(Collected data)
----------------------------------------

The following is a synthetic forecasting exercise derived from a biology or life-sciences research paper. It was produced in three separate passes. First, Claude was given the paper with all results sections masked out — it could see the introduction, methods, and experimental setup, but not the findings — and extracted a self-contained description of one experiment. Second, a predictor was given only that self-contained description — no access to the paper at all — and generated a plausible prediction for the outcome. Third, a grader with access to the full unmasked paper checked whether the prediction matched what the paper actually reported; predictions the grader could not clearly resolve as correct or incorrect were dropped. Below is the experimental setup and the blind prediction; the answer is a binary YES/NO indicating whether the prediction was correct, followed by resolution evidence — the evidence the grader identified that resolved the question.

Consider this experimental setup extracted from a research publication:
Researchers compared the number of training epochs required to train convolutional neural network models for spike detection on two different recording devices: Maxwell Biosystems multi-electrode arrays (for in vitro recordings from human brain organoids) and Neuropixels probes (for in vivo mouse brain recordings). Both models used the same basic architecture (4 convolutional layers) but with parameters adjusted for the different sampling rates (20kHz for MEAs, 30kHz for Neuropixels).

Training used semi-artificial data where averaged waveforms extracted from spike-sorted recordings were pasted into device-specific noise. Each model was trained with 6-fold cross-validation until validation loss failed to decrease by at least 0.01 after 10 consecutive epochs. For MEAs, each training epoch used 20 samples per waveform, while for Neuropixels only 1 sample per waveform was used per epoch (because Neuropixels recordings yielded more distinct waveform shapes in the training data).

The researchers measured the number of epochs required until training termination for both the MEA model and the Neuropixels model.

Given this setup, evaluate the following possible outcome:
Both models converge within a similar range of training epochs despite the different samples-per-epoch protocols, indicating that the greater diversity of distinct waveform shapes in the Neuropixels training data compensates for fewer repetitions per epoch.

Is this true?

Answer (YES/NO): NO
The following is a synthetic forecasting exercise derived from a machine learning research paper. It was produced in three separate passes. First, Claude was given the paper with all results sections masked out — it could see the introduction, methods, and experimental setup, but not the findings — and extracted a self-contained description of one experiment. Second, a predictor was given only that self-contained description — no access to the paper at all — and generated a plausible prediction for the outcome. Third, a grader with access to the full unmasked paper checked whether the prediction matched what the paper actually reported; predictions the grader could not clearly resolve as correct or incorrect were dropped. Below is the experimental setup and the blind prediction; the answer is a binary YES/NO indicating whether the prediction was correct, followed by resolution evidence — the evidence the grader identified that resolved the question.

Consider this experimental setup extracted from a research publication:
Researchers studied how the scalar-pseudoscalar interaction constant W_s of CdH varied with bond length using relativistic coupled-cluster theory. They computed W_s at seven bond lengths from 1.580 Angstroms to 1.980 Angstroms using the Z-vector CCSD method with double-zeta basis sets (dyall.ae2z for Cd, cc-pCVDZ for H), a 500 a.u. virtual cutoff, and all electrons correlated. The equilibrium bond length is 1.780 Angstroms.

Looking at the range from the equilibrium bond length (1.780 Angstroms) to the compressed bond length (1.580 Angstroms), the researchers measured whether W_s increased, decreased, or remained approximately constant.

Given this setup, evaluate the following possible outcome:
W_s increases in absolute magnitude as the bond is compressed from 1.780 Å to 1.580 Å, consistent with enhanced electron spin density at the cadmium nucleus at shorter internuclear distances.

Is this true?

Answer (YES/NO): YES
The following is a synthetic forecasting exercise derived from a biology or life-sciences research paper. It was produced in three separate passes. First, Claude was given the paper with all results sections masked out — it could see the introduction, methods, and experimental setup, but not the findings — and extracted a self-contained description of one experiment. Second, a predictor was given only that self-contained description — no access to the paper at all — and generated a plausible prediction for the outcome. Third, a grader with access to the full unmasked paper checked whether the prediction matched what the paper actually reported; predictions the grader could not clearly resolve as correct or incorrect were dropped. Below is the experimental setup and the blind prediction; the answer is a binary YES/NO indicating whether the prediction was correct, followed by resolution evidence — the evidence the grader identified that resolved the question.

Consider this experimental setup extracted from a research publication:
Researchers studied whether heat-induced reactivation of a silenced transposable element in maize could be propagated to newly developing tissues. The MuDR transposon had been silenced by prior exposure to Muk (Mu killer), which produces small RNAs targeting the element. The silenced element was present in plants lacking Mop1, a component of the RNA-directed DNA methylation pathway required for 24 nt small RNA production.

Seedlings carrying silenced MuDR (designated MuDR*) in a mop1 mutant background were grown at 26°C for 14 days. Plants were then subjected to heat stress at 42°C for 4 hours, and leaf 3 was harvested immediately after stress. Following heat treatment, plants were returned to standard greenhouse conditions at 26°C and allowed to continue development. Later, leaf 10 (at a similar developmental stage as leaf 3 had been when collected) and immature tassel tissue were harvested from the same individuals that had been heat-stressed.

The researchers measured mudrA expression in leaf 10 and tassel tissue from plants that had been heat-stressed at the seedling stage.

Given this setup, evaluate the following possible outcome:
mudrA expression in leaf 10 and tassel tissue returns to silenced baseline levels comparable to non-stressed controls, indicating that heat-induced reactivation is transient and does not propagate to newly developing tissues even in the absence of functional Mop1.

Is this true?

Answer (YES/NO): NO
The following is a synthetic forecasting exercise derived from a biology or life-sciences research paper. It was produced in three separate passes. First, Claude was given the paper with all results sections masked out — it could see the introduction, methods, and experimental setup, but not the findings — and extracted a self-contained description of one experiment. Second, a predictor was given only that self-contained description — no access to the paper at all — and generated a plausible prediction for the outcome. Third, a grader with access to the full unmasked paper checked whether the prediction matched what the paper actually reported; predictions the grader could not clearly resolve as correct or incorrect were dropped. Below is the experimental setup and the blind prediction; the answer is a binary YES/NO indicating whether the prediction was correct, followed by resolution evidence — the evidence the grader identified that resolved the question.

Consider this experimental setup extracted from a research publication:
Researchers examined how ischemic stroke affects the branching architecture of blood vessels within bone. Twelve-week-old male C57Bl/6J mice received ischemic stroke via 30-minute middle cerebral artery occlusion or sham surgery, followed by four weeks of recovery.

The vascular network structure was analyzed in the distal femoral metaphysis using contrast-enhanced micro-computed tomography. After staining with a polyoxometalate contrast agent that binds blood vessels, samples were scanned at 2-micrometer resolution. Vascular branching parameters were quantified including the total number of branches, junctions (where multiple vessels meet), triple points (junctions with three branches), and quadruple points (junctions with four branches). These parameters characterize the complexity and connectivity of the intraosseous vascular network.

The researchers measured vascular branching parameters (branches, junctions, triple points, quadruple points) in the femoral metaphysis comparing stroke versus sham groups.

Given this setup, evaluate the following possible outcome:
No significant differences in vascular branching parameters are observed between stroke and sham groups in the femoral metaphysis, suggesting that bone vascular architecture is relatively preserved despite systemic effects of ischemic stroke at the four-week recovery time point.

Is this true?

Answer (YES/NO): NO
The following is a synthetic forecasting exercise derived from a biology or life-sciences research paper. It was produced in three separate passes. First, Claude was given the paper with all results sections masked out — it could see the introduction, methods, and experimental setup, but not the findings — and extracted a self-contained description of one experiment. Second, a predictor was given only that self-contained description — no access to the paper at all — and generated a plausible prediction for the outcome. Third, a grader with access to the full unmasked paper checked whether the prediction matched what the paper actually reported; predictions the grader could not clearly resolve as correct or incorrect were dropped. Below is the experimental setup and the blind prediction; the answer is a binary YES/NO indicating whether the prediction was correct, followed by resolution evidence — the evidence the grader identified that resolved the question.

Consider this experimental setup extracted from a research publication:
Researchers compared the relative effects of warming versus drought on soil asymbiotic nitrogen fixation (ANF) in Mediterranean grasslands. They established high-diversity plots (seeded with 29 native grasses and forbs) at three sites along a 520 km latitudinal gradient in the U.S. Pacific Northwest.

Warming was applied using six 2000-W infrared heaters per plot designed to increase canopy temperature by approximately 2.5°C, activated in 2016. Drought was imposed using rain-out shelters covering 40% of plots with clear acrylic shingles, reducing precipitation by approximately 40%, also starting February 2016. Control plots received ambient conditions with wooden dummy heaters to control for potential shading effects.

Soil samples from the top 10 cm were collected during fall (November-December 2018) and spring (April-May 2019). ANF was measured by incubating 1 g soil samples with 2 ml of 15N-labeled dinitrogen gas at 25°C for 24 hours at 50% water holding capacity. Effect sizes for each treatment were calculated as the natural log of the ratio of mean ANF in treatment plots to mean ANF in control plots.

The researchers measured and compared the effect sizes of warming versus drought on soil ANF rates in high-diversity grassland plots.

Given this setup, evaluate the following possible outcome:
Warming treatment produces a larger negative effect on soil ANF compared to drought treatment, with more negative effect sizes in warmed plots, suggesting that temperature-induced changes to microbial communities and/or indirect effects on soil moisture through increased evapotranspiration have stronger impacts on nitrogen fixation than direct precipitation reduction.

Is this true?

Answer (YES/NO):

----------------------------------------

*Task brief*
From the data above, work out how many lines hold "fixation". Answer with the number alone.

*Result for this task*
2